The point is the younger Jackson is assuming the top role at Rainbow Push, in the post-DEI era– amid ongoing GOP efforts to reduce voting rights, and at a time when federal cutbacks caused nearly 300,000 Black women to lose their jobs. In 2025, the Black female employment rate fell by 1.4 percentage points to 55.7 percent.

“Rainbow PUSH is also suffering from a bit of an identity crisis and has slipped in stature,” Journalist Roland Martin said in 2024. “Chicago is no longer the epicenter of the Black community,” Martin added. “Now, the population has shifted to the Atlanta area.”

To eclipse his father’s trailblazing accomplishments, the younger Jackson will have to confront modern-day realities that his father also faced in the 1970s and the 1980s.

The elder Jackson unsuccessfully ran twice for the presidency in 1984 and 1988.

Will his son build new bridges?

When the elder Jackson said he was stepping down in 2023 as president of the Rainbow PUSH Coalition, news reports showed Vice President Kamala Harris sitting beside him holding his hand. Jackson introduced his successor, a popular Dallas minister named Frederick Douglass Haynes III.

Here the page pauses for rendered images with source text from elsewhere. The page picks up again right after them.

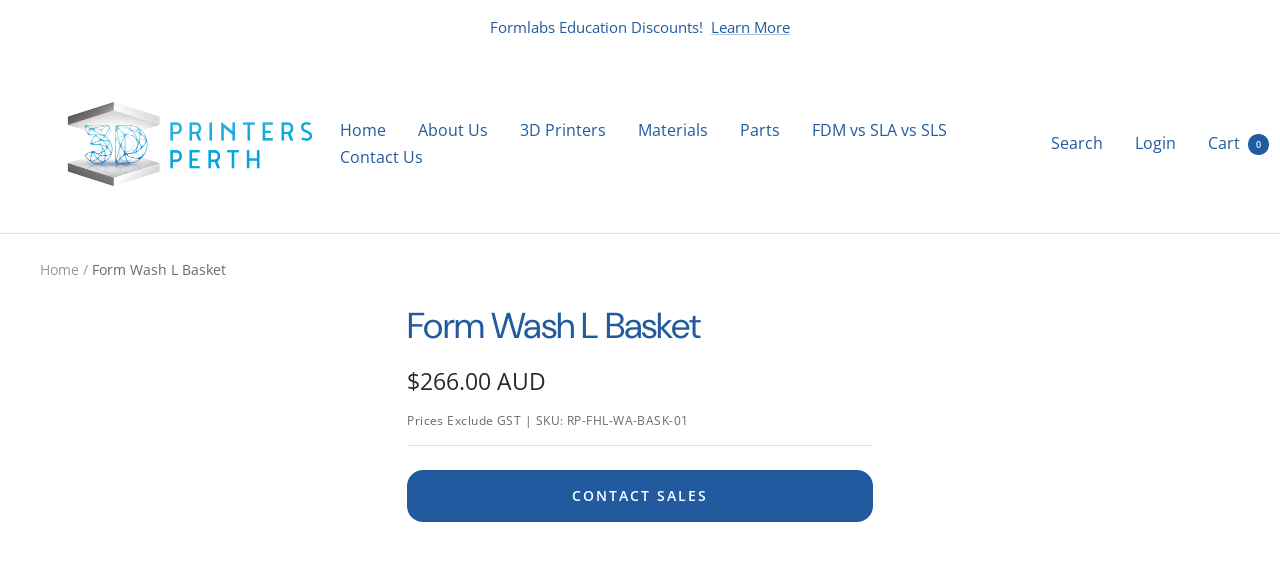

--- FILE ---
content_type: text/javascript; charset=utf-8
request_url: https://3dprintersperth.com.au/products/form-wash-l-basket.js
body_size: 141
content:
{"id":7801384009942,"title":"Form Wash L Basket","handle":"form-wash-l-basket","description":"\u003cp\u003e\u003c\/p\u003e","published_at":"2022-08-18T10:26:27+08:00","created_at":"2022-08-18T10:26:27+08:00","vendor":"Formlabs","type":"","tags":["Formlabs","Replacement Part"],"price":26600,"price_min":26600,"price_max":26600,"available":false,"price_varies":false,"compare_at_price":null,"compare_at_price_min":0,"compare_at_price_max":0,"compare_at_price_varies":false,"variants":[{"id":43407874261206,"title":"Default Title","option1":"Default Title","option2":null,"option3":null,"sku":"RP-FHL-WA-BASK-01","requires_shipping":true,"taxable":true,"featured_image":null,"available":false,"name":"Form Wash L Basket","public_title":null,"options":["Default Title"],"price":26600,"weight":100,"compare_at_price":null,"inventory_management":"shopify","barcode":"","requires_selling_plan":false,"selling_plan_allocations":[]}],"images":[],"featured_image":null,"options":[{"name":"Title","position":1,"values":["Default Title"]}],"url":"\/products\/form-wash-l-basket","requires_selling_plan":false,"selling_plan_groups":[]}

--- FILE ---
content_type: text/javascript
request_url: https://3dprintersperth.com.au/cdn/shop/t/3/assets/custom.js?v=167639537848865775061659583535
body_size: -696
content:
//# sourceMappingURL=/cdn/shop/t/3/assets/custom.js.map?v=167639537848865775061659583535
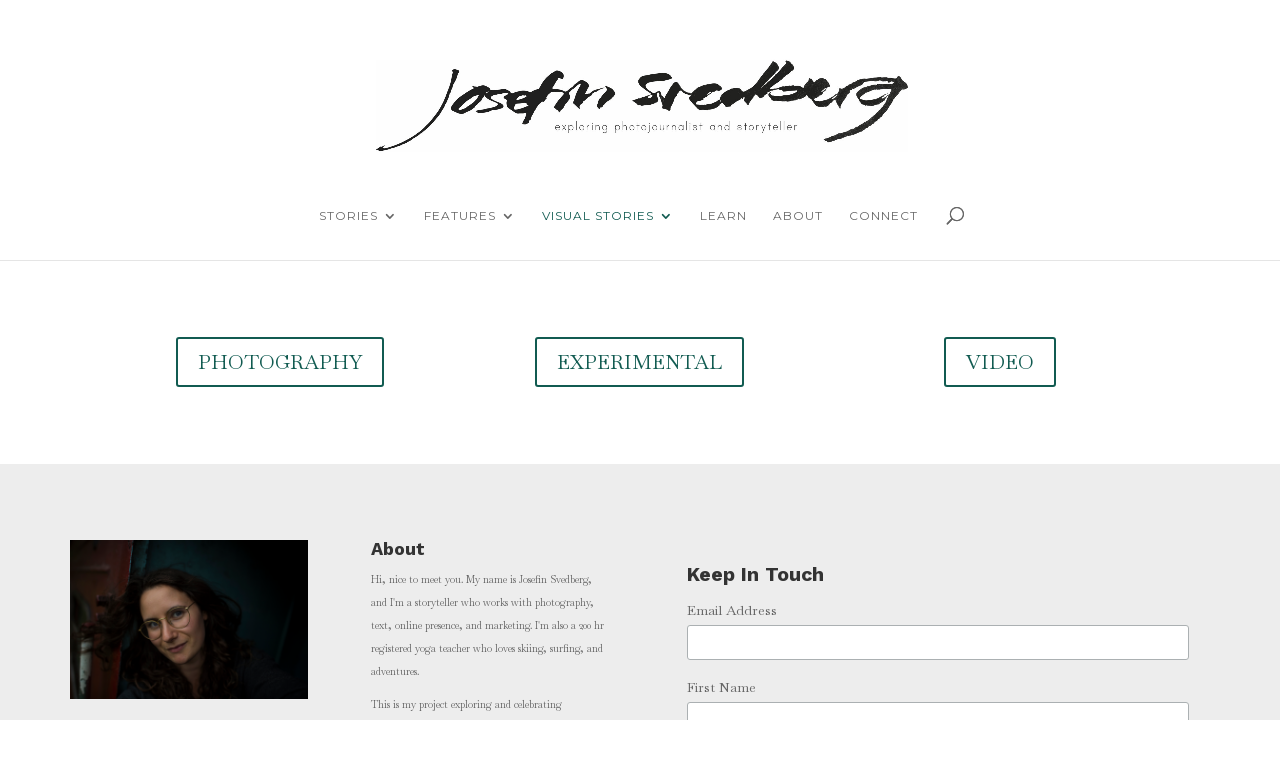

--- FILE ---
content_type: text/css
request_url: https://josefinsvedberg.com/wp-content/themes/Divi%20Child/style.css?ver=4.20.4
body_size: -453
content:
/*-------------------------------------------------------
Theme Name: Divi Cake Child Theme
Theme URI: https://divicake.com/
Description: A child theme template for Divi
Author: Josefin Svedberg
Author URI: https://josefinsvedberg.com/
Template: Divi
Version: 1.0.0
----------------- ADDITIONAL CSS HERE ------------------*/

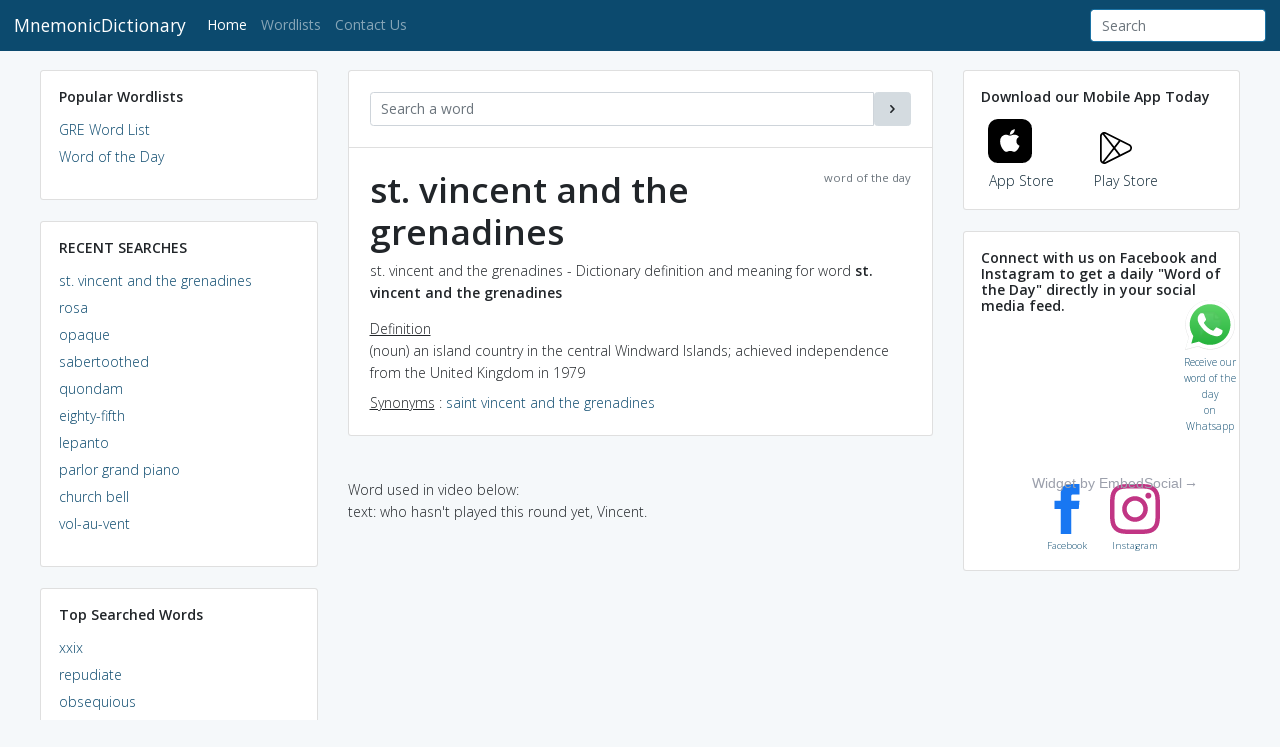

--- FILE ---
content_type: text/html; charset=utf-8
request_url: https://www.google.com/recaptcha/api2/aframe
body_size: 269
content:
<!DOCTYPE HTML><html><head><meta http-equiv="content-type" content="text/html; charset=UTF-8"></head><body><script nonce="-96PQs7wzC_Xq3TqSbL9ZQ">/** Anti-fraud and anti-abuse applications only. See google.com/recaptcha */ try{var clients={'sodar':'https://pagead2.googlesyndication.com/pagead/sodar?'};window.addEventListener("message",function(a){try{if(a.source===window.parent){var b=JSON.parse(a.data);var c=clients[b['id']];if(c){var d=document.createElement('img');d.src=c+b['params']+'&rc='+(localStorage.getItem("rc::a")?sessionStorage.getItem("rc::b"):"");window.document.body.appendChild(d);sessionStorage.setItem("rc::e",parseInt(sessionStorage.getItem("rc::e")||0)+1);localStorage.setItem("rc::h",'1768947801681');}}}catch(b){}});window.parent.postMessage("_grecaptcha_ready", "*");}catch(b){}</script></body></html>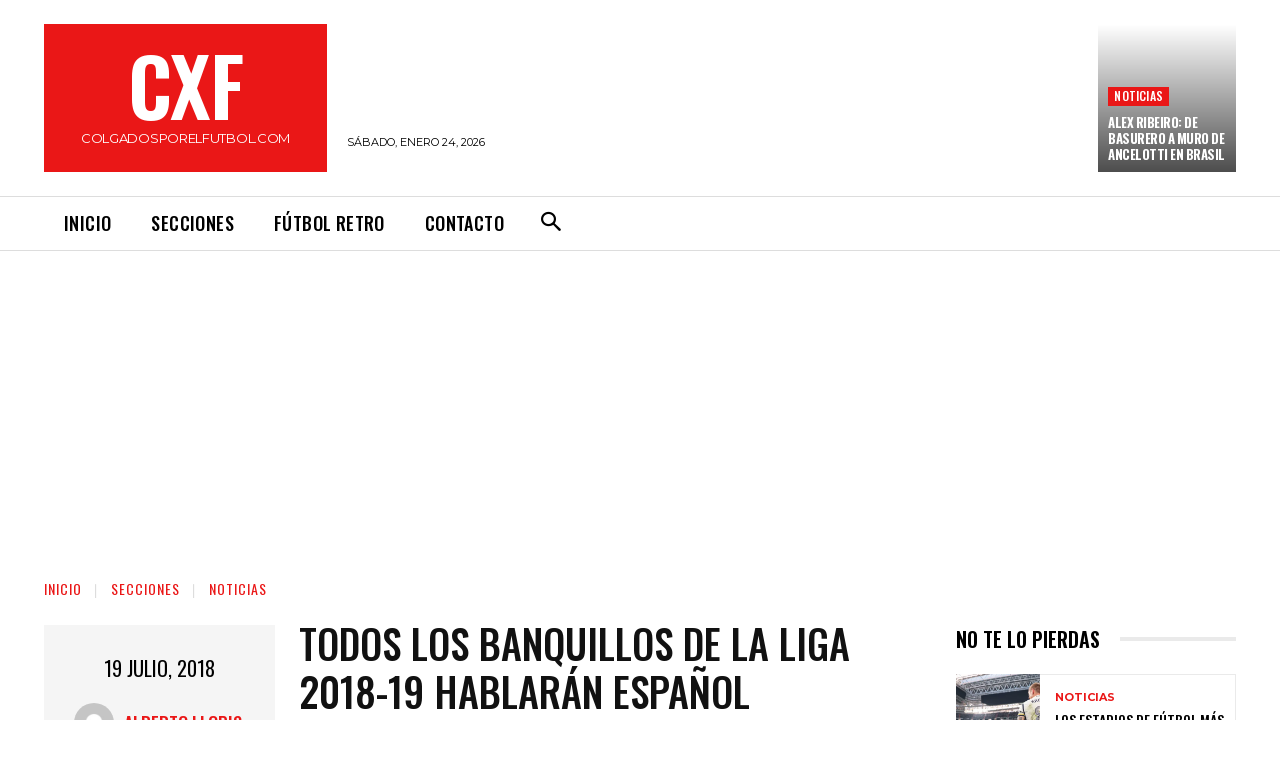

--- FILE ---
content_type: text/html; charset=utf-8
request_url: https://www.google.com/recaptcha/api2/aframe
body_size: 247
content:
<!DOCTYPE HTML><html><head><meta http-equiv="content-type" content="text/html; charset=UTF-8"></head><body><script nonce="EByeQECsItlqDn1yUawzog">/** Anti-fraud and anti-abuse applications only. See google.com/recaptcha */ try{var clients={'sodar':'https://pagead2.googlesyndication.com/pagead/sodar?'};window.addEventListener("message",function(a){try{if(a.source===window.parent){var b=JSON.parse(a.data);var c=clients[b['id']];if(c){var d=document.createElement('img');d.src=c+b['params']+'&rc='+(localStorage.getItem("rc::a")?sessionStorage.getItem("rc::b"):"");window.document.body.appendChild(d);sessionStorage.setItem("rc::e",parseInt(sessionStorage.getItem("rc::e")||0)+1);localStorage.setItem("rc::h",'1769282807218');}}}catch(b){}});window.parent.postMessage("_grecaptcha_ready", "*");}catch(b){}</script></body></html>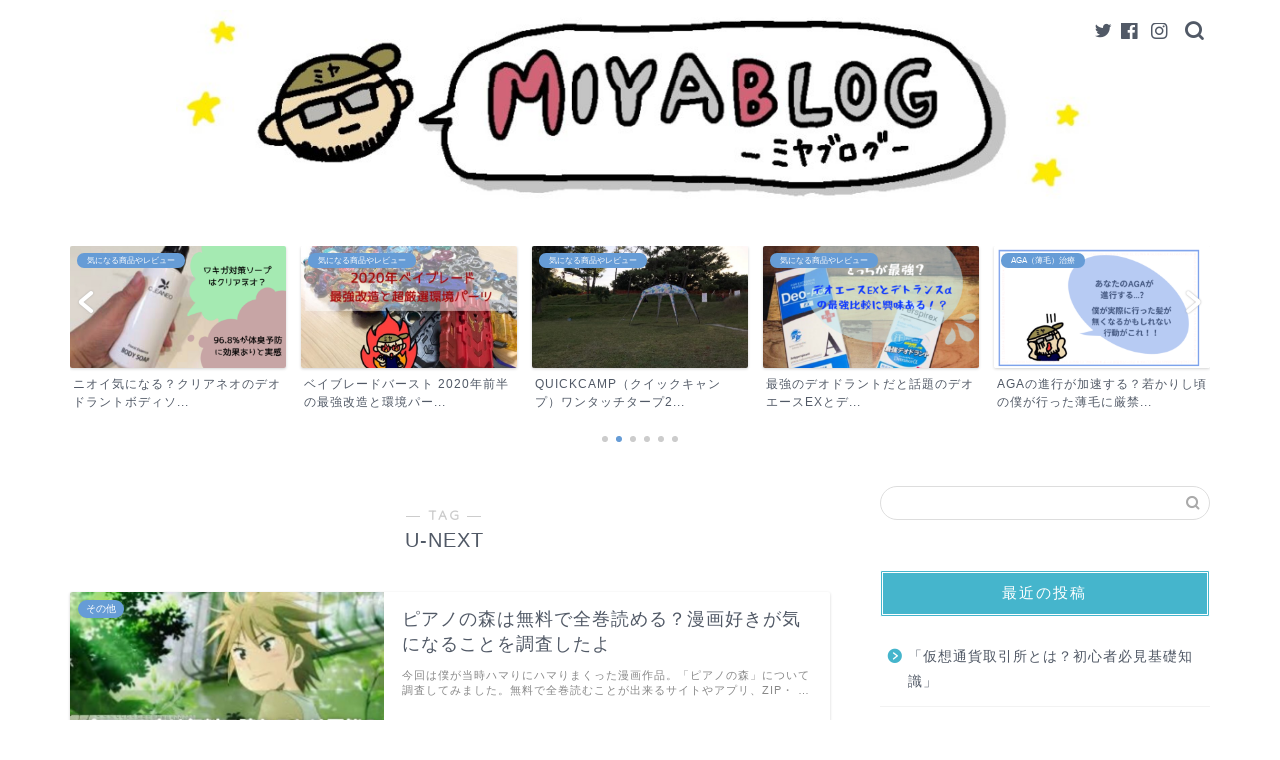

--- FILE ---
content_type: text/html; charset=utf-8
request_url: https://www.google.com/recaptcha/api2/aframe
body_size: 246
content:
<!DOCTYPE HTML><html><head><meta http-equiv="content-type" content="text/html; charset=UTF-8"></head><body><script nonce="ob5QuzsSzribDMl4ldFr8w">/** Anti-fraud and anti-abuse applications only. See google.com/recaptcha */ try{var clients={'sodar':'https://pagead2.googlesyndication.com/pagead/sodar?'};window.addEventListener("message",function(a){try{if(a.source===window.parent){var b=JSON.parse(a.data);var c=clients[b['id']];if(c){var d=document.createElement('img');d.src=c+b['params']+'&rc='+(localStorage.getItem("rc::a")?sessionStorage.getItem("rc::b"):"");window.document.body.appendChild(d);sessionStorage.setItem("rc::e",parseInt(sessionStorage.getItem("rc::e")||0)+1);localStorage.setItem("rc::h",'1768738579708');}}}catch(b){}});window.parent.postMessage("_grecaptcha_ready", "*");}catch(b){}</script></body></html>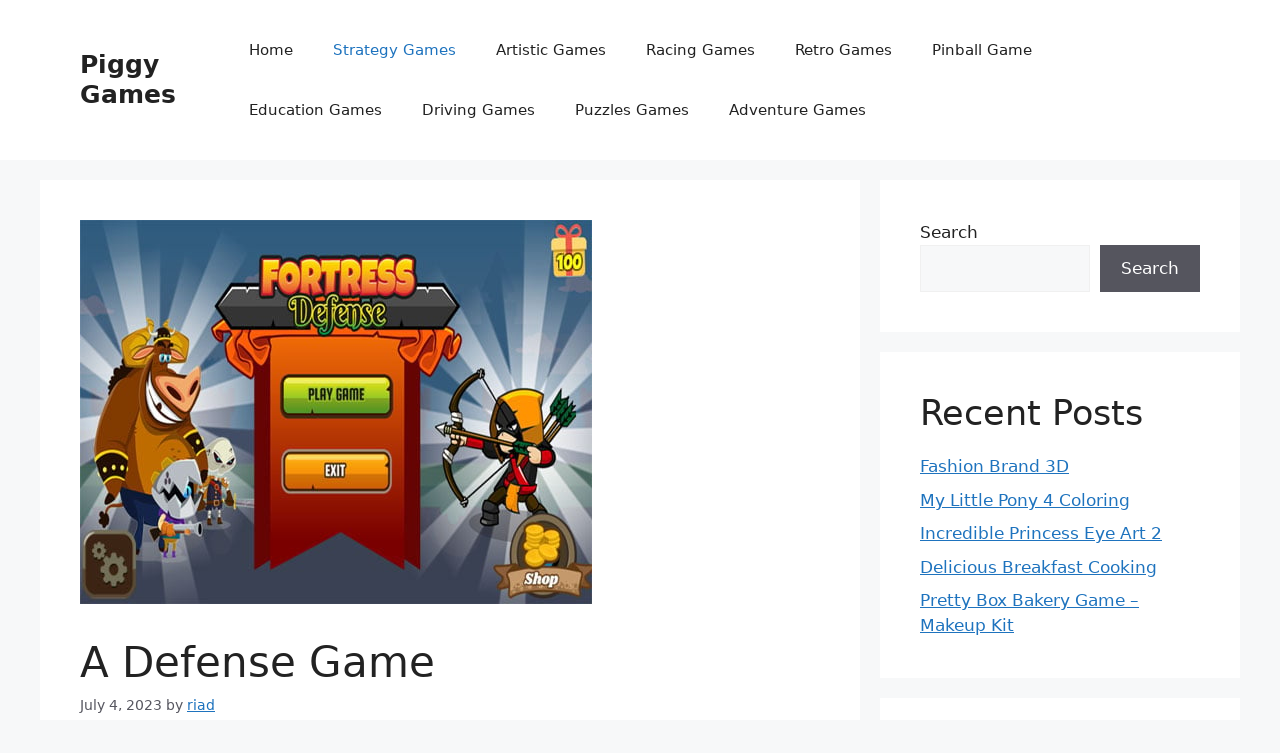

--- FILE ---
content_type: text/html; charset=utf-8
request_url: https://www.google.com/recaptcha/api2/aframe
body_size: 268
content:
<!DOCTYPE HTML><html><head><meta http-equiv="content-type" content="text/html; charset=UTF-8"></head><body><script nonce="AUgWTyVrWPNSHPj-R6E-qw">/** Anti-fraud and anti-abuse applications only. See google.com/recaptcha */ try{var clients={'sodar':'https://pagead2.googlesyndication.com/pagead/sodar?'};window.addEventListener("message",function(a){try{if(a.source===window.parent){var b=JSON.parse(a.data);var c=clients[b['id']];if(c){var d=document.createElement('img');d.src=c+b['params']+'&rc='+(localStorage.getItem("rc::a")?sessionStorage.getItem("rc::b"):"");window.document.body.appendChild(d);sessionStorage.setItem("rc::e",parseInt(sessionStorage.getItem("rc::e")||0)+1);localStorage.setItem("rc::h",'1768658558006');}}}catch(b){}});window.parent.postMessage("_grecaptcha_ready", "*");}catch(b){}</script></body></html>

--- FILE ---
content_type: application/javascript; charset=utf-8
request_url: https://fundingchoicesmessages.google.com/f/AGSKWxUGC7xJYZK0P-hRuqKjJEiFxZ2ibzTEAHtfZg6JJKJhuDmNCdQLp4O_JpDIaq4rMCBrkuxyRqTI7Z-T_AV4Sx2q1IH8b35LKpthABwEqMQ8-u10g91E7Evgy0MbPSX1nZD2twnEOWxNtP8KBz8BcXMTfuSY2vcXGYybxnykpR0jk0RfPEJoRMwoXQdo/_/Handlers/Ads._survey_ad_/ad_box.-advertise/_adsdaq.
body_size: -1289
content:
window['92563664-6bb6-4082-a2b6-226c68ba7b77'] = true;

Haynes heads Friendship-West Baptist Church in Dallas, a justice-focused church with more than 13,000 members. The church’s resume shows it has fought economic predators in Texas, launched the THR!VE Intern and Leadership Program which employs nearly 100 young Black males between the ages of 16-19, and has already donated $1 million to HBCUs. In 2016, Haynes was inducted into the International Civil Rights Walk of Fame.

But Haynes quit. He left after less than three months without offering an explanation.

On March 4, 2026, Haynes won the Democratic nomination for Texas’ 30th Congressional District — a seat currently occupied by Congresswoman Jasmine Crockett, whose term officially ends on Jan. 3, 2027.